In all the work that we produce, the characters are central. Stories come from people, and people come from reality. Magical or otherwise, all creatures come from humanity…whether imagination or not…to leave their mark in history. The characters that we choose to represent are always very specific. Last year we recreated a world of Faeries as part of Culture Night. Faeries may or may not be real, along with the entire concept of magic, but the very idea of Faeries and magic has been inspiring story telling in the imagination of children and grown-ups alike for thousands of years. So what purer way to celebrate our Cultural Heritage than to inspire the imagination through legends, magic and literature.

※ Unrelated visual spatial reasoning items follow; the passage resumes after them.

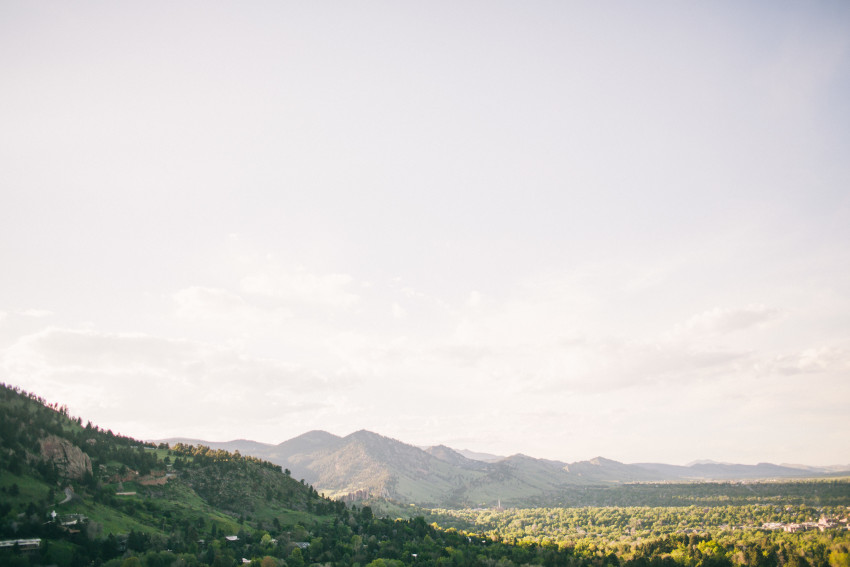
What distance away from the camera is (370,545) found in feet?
486

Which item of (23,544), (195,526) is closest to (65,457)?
(195,526)

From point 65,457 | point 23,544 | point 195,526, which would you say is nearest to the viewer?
point 23,544

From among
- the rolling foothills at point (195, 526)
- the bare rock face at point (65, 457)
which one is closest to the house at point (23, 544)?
the rolling foothills at point (195, 526)

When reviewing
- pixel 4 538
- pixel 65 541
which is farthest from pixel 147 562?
pixel 4 538

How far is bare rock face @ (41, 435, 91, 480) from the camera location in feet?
438

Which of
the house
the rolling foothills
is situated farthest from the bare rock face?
the house

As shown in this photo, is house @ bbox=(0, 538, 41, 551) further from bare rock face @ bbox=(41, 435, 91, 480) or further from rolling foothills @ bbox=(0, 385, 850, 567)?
bare rock face @ bbox=(41, 435, 91, 480)

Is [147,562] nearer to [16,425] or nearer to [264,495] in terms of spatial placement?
[16,425]

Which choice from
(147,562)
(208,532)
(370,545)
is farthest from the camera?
(370,545)

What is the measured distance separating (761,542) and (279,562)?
608ft

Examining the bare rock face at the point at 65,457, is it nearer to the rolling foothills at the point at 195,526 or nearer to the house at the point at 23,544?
the rolling foothills at the point at 195,526

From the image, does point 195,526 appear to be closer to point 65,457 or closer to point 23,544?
point 65,457

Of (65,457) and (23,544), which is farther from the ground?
(65,457)

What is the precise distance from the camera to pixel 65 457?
13738 cm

The characters we chose represent more than just the magic and history of Ireland. Grainne O’Malley and Queen Maeve represent a time when women had power and remind us that women are strong and fierce. The creatures of magic and water remind us that despite what logical thinking may teach us, there is always room for the inexplainable and there will always be space in our imagination for magic, questions and games. The Banshee and the Dullahan represent death, both warnings, one casting fear into those who see him, the other fair warning for those who hear her scream. They represent mortality, they remind us that magic or no magic we are mortal. Legends may live forever, granted that we keep them alive, but even Legends can die.
The Yeats family represents a more recent history, pathways laid down a hundred years ago that are still being built on and followed today. We are still delving into the lives of the Yeats family as we gradually begin to build the story of a family, real people who lead difficult lives, faced challenges of their own both with each other as well as outside forces, as they learnt to survive, to live and then to build a legacy to carry on Irish literature, the old arts of story telling, design, culture, the belief in magic and Faeries and the power of culture and literature in a world often so driven to move forward that it sometimes forgets to look back on where it came from.

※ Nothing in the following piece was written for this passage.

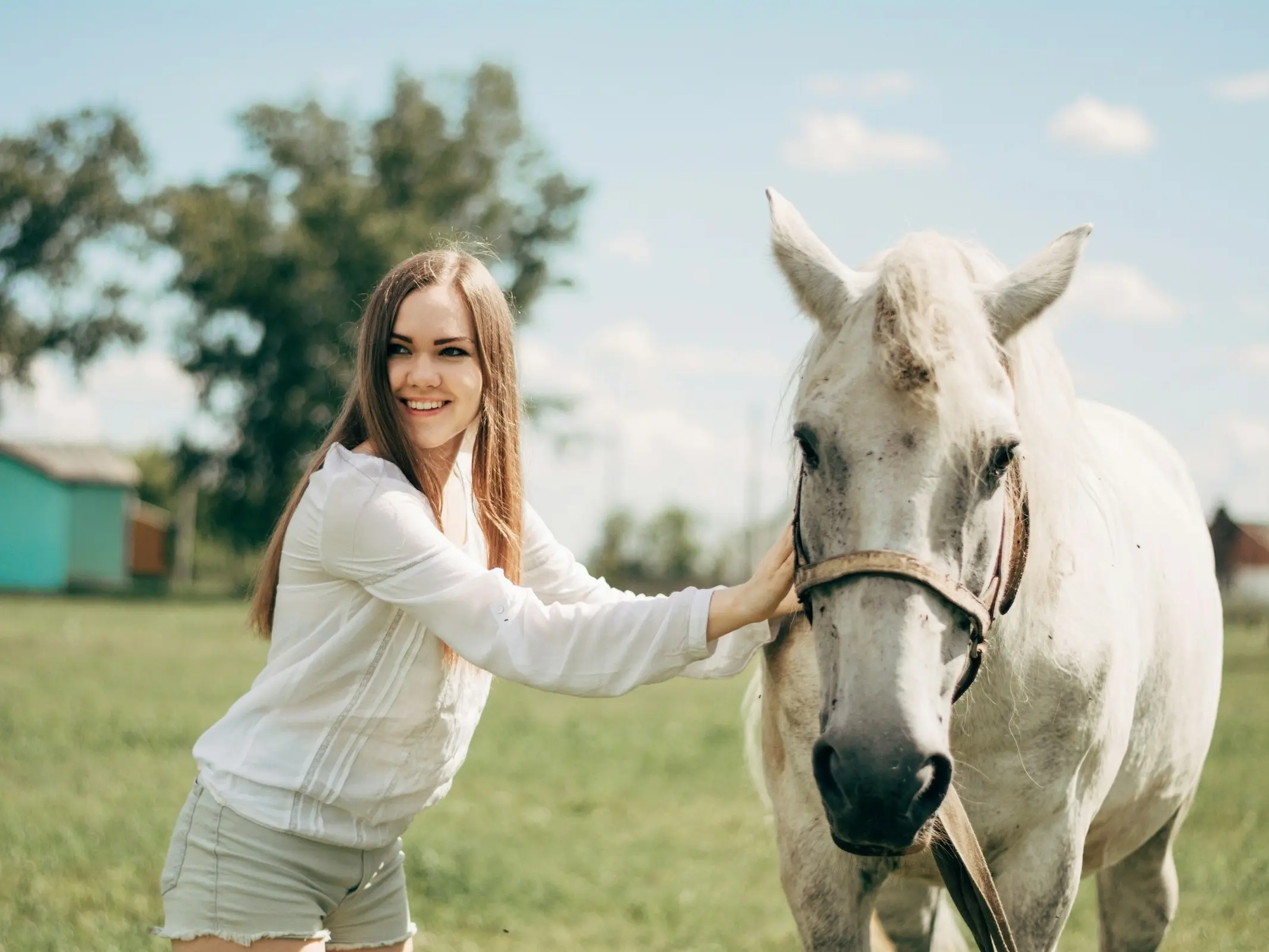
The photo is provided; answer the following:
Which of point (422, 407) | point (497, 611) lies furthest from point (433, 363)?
point (497, 611)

And so our Culture Night projects were born of character, of culture, of literature, of all the influences of magic over the years.
Sometimes we get so tied up in our lives, in the day-to-day dramas, in the chaos of technology and the instant world that we live in, that sitting in the quiet with our thoughts for comfort we can reflect on all the happenings in our lives that have lead us to where we are now. It can be fascinating to look back over our lives and see the influence a storybook given to us when we were a child can have on us when we are in our late 20’s, the power a poem learned by heart in primary school has over our imagination, the choices our families have made to bring us to where we are and the influence story-telling and literature can have in our lives in a way we may never have anticipated. My mother was an avid believer in myths and legends, fairytales and literature teaching us more about life than a school could ever teach us. In many ways, she reminds me of W.B. Yeats’ father who ensured his children were well read and learnéd but not necessarily school smart. We went to school and worked hard but I have always been aware that living and learning are far from linear, they come hand in hand through experience, survival and just a little bit of magic to help us on our way as we create the character that we, ourselves, choose to become.